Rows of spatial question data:

::::

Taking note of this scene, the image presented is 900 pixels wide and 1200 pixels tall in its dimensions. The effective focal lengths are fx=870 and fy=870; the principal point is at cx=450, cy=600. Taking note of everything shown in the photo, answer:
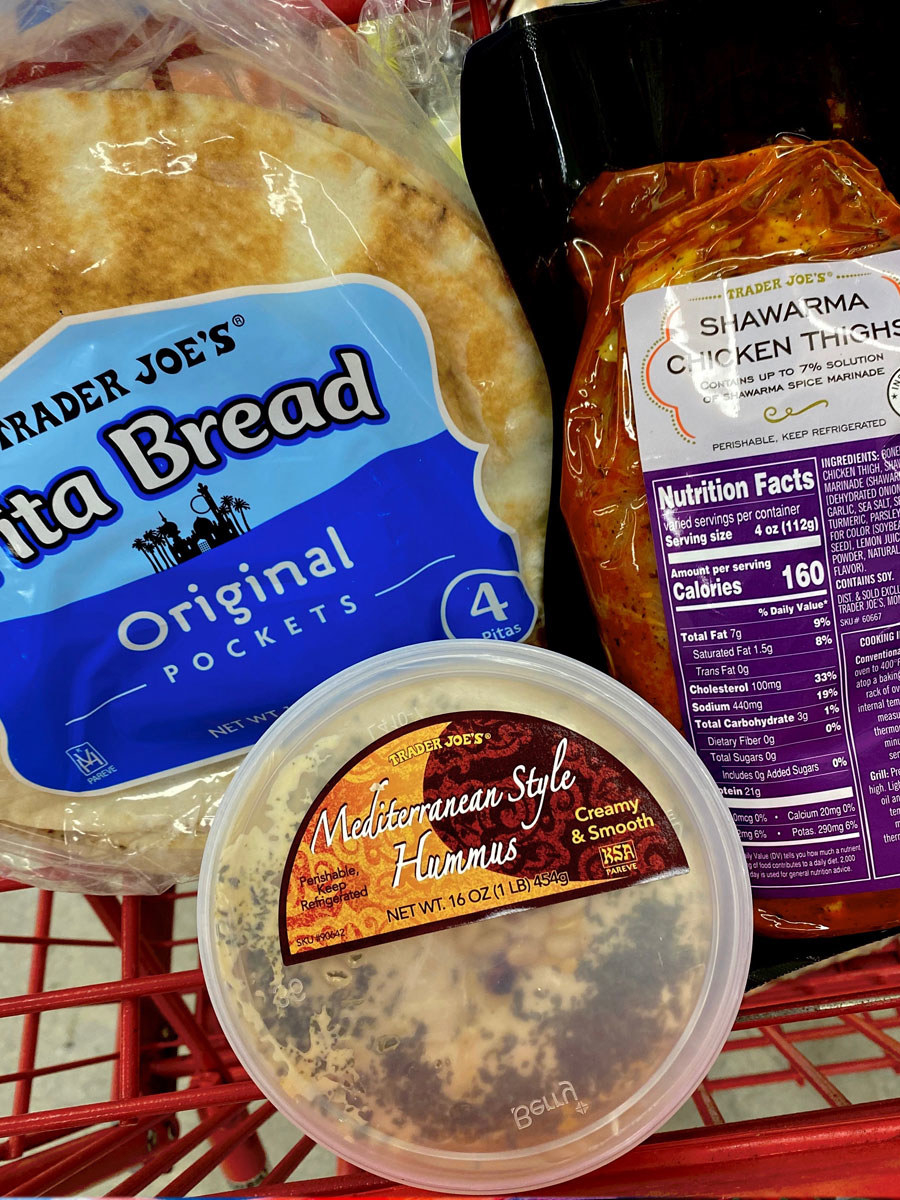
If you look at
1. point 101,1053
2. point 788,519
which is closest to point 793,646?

::::

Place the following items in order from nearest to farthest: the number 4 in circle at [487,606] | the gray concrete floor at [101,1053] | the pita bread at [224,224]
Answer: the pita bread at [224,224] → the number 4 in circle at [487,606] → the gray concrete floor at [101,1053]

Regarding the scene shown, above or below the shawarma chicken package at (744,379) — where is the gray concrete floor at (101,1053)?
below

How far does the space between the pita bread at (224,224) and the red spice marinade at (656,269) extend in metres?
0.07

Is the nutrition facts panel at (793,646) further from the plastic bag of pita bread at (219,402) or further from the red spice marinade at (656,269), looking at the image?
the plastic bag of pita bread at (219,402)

::::

- [WHAT YOU ARE ASKED TO DO]:
Write out the lines from the one holding "Taking note of this" through the one holding "If you look at", inclusive, as a numbered list without blank lines. Leave the pictures out.

- [FINISHED TASK]:
1. Taking note of this scene, the image presented is 900 pixels wide and 1200 pixels tall in its dimensions. The effective focal lengths are fx=870 and fy=870; the principal point is at cx=450, cy=600. Taking note of everything shown in the photo, answer:
2. If you look at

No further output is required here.